The thing that I like about Duckling is that it is a rules based system, which can easily be interrogated. Model based text extraction is much harder to fix when there is a bug. I use Duckling as a service in value extraction from queries and content alongside a model based system for NER (such as spaCy). Using both together makes for more accurate enrichment in general (by cross referencing between the two for values, and adding exception rules)
(Very small correction: Duckling is rule-based but uses a super simple Naive Bayes classifier to prioritize between the many potential parses produced by the rules -- we see it as a hybrid approach)
Interesting! When I worked at IBM, we evaluated Duckling (the Haskell version) for use in the Watson Assistant product but decided to write our own numerical quantity parser/interpreter. We used ANTLR and created context-free grammars as we found that we could improve both precision and recall substantially. Sadly not open source though.
I must say it looks very eat from the point of view of usability. Are the training data sets open? Do you see feasible for small app coders (who don’t have thousands of examples to train) to use Duckling as more or less NLP parser without getting too much deep into the NLP and AI theory?
Are the trained sets mean to be used by different client code or languages?
Duckling is relevant to parse very structured language, typically temporal expressions (dates and times...). It relies on a mix of rules and machine learning. Rules and datasets for many (human) languages are available in the repo. You don't need a lot of data to add support for what you need, owing to this hybrid rules+ML approach (as opposed to just ML).
Hi, thanks for dropping in. What's the status of Clojure implementation? Would you recommend new projects to use it? Is anyone looking at new/old issues? Are there potential new maintainers for Clojure version?
The current Clojure version is quite stable, we used it at wit.ai/Facebook for several years before moving to Haskell.
I'd love to see somebody taking over and resuscitate it!
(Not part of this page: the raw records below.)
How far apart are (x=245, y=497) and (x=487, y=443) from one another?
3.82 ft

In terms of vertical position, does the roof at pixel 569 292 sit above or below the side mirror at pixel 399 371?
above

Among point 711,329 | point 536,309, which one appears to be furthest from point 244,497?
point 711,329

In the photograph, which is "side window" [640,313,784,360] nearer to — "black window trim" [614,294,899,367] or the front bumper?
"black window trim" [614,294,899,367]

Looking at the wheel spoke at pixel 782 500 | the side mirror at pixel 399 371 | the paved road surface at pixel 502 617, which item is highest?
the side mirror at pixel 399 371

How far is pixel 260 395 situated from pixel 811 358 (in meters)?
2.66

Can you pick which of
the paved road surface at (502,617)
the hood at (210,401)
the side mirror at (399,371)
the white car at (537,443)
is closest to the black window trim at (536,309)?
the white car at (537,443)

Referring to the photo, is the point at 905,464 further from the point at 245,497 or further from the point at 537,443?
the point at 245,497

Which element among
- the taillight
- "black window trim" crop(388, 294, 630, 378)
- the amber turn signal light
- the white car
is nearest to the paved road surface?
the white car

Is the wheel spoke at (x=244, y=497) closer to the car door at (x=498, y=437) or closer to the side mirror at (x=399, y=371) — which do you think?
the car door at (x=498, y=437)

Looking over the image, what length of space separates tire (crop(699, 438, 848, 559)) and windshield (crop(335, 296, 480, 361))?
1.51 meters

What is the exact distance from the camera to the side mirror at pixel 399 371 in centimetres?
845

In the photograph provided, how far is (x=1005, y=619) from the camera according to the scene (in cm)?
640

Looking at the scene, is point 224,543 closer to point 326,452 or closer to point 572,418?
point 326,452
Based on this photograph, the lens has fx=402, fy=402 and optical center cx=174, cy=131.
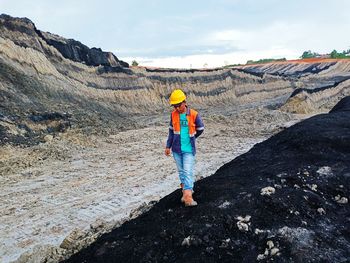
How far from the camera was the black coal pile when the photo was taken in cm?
424

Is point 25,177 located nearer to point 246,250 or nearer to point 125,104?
point 246,250

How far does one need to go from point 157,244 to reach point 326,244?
6.05 feet

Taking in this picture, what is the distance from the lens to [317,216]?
196 inches

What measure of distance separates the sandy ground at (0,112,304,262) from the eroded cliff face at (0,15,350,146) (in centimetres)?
156

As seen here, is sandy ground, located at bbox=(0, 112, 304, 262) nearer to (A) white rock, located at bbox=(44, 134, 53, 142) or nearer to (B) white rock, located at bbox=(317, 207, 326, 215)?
(A) white rock, located at bbox=(44, 134, 53, 142)

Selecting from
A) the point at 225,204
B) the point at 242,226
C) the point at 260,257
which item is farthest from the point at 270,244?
the point at 225,204

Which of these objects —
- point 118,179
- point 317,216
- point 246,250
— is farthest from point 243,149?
point 246,250

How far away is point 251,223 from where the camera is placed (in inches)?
187

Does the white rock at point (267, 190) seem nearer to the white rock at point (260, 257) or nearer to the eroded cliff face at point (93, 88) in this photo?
Answer: the white rock at point (260, 257)

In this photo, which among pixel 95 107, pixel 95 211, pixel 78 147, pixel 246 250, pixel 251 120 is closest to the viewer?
pixel 246 250

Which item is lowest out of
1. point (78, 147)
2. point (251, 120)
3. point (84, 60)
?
point (251, 120)

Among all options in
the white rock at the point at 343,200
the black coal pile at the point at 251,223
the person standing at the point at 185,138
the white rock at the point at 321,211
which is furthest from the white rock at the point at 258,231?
the white rock at the point at 343,200

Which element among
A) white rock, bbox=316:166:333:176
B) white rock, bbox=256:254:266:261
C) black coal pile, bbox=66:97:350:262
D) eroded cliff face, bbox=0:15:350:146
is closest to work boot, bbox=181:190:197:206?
black coal pile, bbox=66:97:350:262

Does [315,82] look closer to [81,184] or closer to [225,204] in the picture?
[81,184]
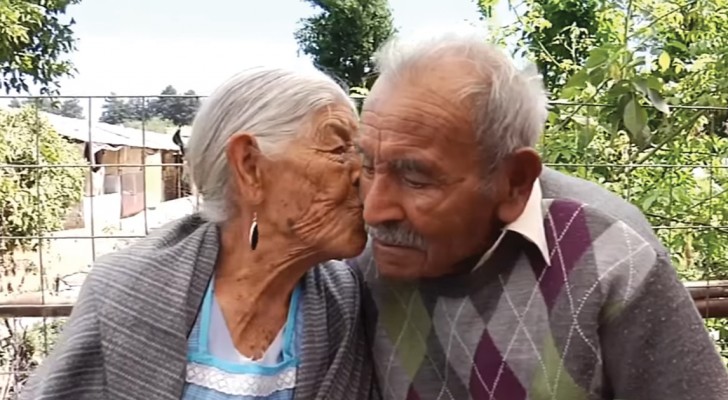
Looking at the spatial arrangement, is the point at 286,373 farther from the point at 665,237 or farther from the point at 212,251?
the point at 665,237

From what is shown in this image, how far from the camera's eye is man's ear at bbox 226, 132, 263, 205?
115cm

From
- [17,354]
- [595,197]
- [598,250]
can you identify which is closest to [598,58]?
[595,197]

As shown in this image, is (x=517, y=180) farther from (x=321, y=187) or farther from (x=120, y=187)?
(x=120, y=187)

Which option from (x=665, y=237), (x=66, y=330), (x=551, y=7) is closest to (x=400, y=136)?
(x=66, y=330)

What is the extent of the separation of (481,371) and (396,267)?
0.17 meters

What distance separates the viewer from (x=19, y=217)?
2.22m

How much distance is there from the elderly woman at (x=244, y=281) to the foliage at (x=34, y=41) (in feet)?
8.48

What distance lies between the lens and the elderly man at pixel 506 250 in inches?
39.5

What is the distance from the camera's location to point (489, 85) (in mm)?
992

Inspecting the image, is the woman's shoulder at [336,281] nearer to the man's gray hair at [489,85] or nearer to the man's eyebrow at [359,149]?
the man's eyebrow at [359,149]

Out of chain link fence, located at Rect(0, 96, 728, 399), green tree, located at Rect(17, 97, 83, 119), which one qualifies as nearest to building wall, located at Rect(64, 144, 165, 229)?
chain link fence, located at Rect(0, 96, 728, 399)

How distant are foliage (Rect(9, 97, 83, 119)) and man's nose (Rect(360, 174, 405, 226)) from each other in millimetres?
1204

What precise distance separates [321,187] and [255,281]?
17 cm

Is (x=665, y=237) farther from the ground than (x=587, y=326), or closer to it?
closer to it
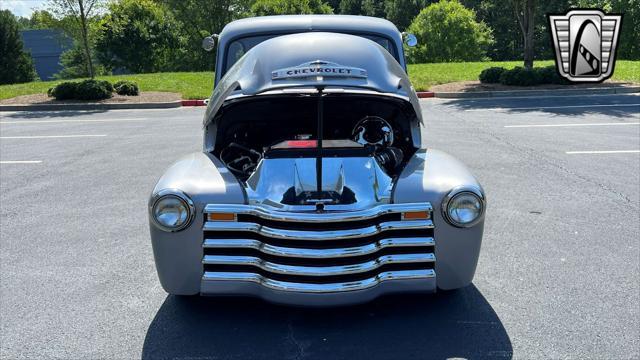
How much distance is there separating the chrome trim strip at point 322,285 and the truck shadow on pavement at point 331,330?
345mm

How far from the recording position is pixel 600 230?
199 inches

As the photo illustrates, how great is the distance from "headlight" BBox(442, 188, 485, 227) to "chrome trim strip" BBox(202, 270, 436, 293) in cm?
34

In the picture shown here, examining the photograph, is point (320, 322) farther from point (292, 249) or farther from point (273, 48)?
point (273, 48)

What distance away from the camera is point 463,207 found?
3260 mm

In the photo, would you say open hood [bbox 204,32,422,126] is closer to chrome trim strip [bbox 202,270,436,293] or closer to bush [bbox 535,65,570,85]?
chrome trim strip [bbox 202,270,436,293]

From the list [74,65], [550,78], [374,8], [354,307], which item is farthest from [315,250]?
[374,8]

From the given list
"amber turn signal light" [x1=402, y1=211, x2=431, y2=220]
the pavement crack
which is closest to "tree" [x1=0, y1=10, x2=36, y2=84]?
the pavement crack

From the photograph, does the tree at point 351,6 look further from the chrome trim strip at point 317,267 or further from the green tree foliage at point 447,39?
the chrome trim strip at point 317,267

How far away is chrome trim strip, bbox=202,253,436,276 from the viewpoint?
10.3 ft

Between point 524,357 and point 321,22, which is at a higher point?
point 321,22

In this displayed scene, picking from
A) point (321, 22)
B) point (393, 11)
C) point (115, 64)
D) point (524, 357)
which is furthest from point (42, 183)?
point (393, 11)

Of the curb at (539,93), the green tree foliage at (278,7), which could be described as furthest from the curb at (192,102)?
the green tree foliage at (278,7)

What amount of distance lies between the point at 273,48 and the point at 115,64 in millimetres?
37998

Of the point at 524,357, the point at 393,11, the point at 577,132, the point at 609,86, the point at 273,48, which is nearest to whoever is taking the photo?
the point at 524,357
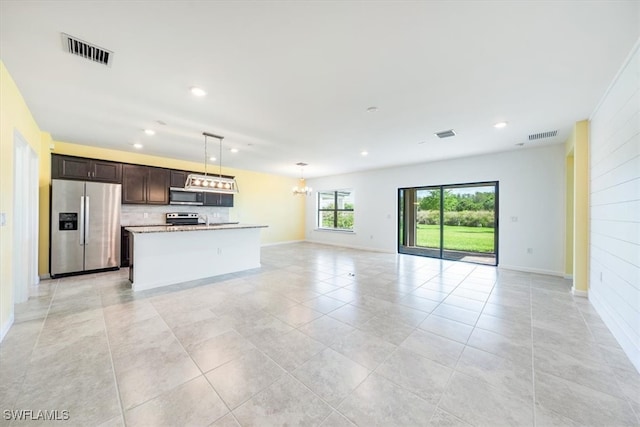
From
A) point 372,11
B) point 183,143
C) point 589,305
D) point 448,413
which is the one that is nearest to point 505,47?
point 372,11

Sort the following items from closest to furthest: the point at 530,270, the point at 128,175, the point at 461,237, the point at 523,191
→ 1. the point at 530,270
2. the point at 523,191
3. the point at 128,175
4. the point at 461,237

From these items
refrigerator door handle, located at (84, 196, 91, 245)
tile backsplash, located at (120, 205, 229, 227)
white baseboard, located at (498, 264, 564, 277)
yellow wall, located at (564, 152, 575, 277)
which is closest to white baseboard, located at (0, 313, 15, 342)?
refrigerator door handle, located at (84, 196, 91, 245)

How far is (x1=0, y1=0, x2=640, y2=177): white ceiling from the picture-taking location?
1726 millimetres

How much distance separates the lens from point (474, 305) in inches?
132

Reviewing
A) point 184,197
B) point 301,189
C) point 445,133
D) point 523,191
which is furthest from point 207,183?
point 523,191

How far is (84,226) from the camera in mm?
4785

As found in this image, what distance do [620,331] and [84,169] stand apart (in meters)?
8.46

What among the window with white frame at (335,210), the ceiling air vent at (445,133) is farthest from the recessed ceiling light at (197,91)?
the window with white frame at (335,210)

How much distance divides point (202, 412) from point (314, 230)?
8262mm

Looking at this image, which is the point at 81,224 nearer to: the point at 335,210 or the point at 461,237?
the point at 335,210

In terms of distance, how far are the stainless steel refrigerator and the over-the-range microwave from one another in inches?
45.1

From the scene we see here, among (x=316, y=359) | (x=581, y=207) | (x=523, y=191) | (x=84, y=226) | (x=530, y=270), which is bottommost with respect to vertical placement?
(x=316, y=359)

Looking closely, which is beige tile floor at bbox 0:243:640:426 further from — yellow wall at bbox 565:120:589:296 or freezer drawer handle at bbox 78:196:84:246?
freezer drawer handle at bbox 78:196:84:246

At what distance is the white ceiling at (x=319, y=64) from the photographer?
1.73m
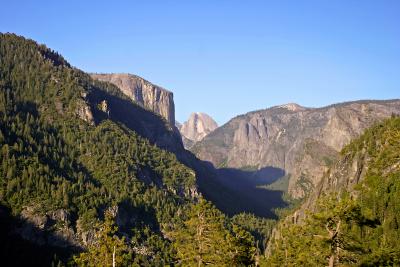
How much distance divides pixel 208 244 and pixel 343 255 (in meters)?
19.5

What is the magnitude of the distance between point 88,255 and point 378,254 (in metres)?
35.0

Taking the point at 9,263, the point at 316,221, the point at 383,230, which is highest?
the point at 316,221

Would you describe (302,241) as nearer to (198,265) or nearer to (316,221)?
(316,221)

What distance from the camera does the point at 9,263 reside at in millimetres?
197500

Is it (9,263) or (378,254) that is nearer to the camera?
(378,254)

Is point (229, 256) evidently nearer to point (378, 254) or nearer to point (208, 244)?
point (208, 244)

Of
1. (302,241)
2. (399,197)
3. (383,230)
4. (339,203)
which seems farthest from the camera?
(399,197)

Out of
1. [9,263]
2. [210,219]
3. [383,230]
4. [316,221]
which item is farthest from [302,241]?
[9,263]

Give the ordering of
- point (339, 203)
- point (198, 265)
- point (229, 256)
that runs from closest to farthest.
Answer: point (339, 203)
point (198, 265)
point (229, 256)

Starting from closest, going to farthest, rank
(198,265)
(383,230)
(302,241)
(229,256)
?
(302,241) < (198,265) < (229,256) < (383,230)

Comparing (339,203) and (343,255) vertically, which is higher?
(339,203)

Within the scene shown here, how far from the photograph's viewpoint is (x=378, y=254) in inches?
1902

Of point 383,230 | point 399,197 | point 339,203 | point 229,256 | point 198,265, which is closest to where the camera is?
point 339,203

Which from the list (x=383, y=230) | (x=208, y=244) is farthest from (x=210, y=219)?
(x=383, y=230)
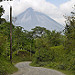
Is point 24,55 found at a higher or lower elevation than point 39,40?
lower

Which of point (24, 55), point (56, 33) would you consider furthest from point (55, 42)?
point (24, 55)

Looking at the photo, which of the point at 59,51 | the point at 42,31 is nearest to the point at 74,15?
the point at 59,51

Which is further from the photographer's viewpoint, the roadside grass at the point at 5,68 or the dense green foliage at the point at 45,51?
the dense green foliage at the point at 45,51

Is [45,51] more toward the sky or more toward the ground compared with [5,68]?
more toward the sky

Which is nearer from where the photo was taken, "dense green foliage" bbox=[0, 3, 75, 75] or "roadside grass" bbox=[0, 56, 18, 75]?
"roadside grass" bbox=[0, 56, 18, 75]

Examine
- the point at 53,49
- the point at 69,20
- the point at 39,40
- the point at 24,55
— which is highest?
the point at 69,20

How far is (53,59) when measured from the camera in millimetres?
35344

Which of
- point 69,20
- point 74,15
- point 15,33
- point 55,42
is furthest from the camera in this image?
point 15,33

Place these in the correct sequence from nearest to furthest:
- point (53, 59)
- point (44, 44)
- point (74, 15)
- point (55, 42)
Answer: point (74, 15)
point (53, 59)
point (44, 44)
point (55, 42)

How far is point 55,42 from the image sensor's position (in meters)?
55.7

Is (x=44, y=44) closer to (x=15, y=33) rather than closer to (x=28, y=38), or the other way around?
(x=15, y=33)

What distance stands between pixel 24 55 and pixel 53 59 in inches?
1257

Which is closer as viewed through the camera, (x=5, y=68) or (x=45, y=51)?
(x=5, y=68)

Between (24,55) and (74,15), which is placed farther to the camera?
(24,55)
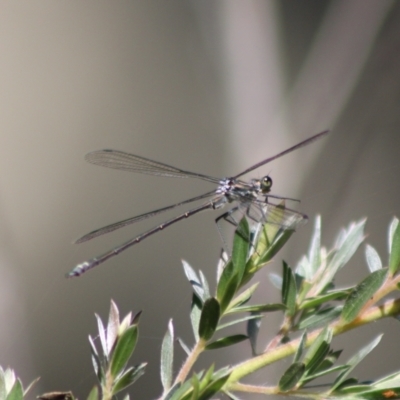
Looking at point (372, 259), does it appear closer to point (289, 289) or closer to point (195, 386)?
point (289, 289)

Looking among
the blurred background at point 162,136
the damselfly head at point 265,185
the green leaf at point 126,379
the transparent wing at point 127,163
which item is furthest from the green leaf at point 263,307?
the blurred background at point 162,136

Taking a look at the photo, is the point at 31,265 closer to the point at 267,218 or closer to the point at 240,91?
the point at 240,91

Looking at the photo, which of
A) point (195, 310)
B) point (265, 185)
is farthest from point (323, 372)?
point (265, 185)

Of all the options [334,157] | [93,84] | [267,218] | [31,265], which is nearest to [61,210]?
[31,265]

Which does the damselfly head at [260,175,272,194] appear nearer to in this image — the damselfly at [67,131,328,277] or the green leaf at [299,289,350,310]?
the damselfly at [67,131,328,277]

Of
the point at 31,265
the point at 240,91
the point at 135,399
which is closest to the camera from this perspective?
the point at 135,399

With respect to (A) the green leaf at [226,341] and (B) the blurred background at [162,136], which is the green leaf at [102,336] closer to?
(A) the green leaf at [226,341]
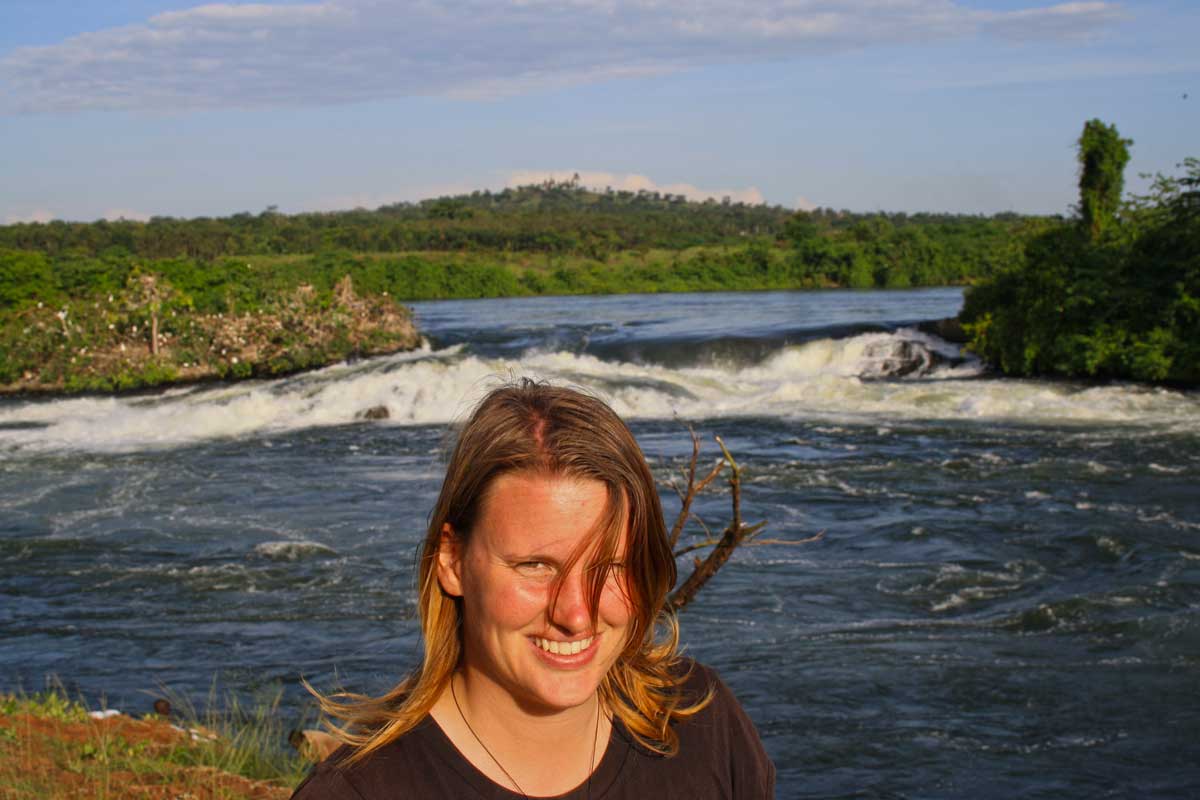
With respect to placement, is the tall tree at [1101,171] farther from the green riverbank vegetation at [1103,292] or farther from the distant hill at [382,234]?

One interesting direction could be to remove Java dependencies (mostly to Date) so that it's usable in ClojureScript. It would make a great JS library.
TL;DR Haskell made more sense for us to scale with the number of requests (existing FB infra) as well as the number of engineers working on the project (type checking, etc).
What (s)he means though is in Java if firstName is there then it will be a string.
In Clojure firstName might be anything, a string, a number or even an entire other hashmap or type, literally anything. This might or might not cause a runtime crash if you are doing something that assumes it's a string. So you check.
And "saves" is a bit of a misnomer, since it implies the "cost" (of all the static type machinery) is less. Well, dynamic fans (or those with dynamic preferences if "fan" is too strong) will disagree. ;) In practice many systems get streams of bits from somewhere (like the network) that commonly get interpreted into strings and from there other types. The validation and conversion is necessary in any language, after that though it's just FUD to bring up that a function expecting a person with a :name key and string value potentially could be given something else. In the cases where through changes we make it something else, static types are a nice extra assurance on consistency, but that isn't the only way or the most impactful way to gain assurances.
Also this quote was about the cited reason for FB preferring Haskell to Clojure generally, not about this project specifically. IME it's common in big organisations to prefer stuff that has controls at the cost of productivity. It's probably harder to ship buggy Haskell code even if it's harder to write.
I came here to mention the same thing. I experimented with the Clojure version a long while ago, and evaluated the Haskell version about a year ago for a project at work. Good stuff.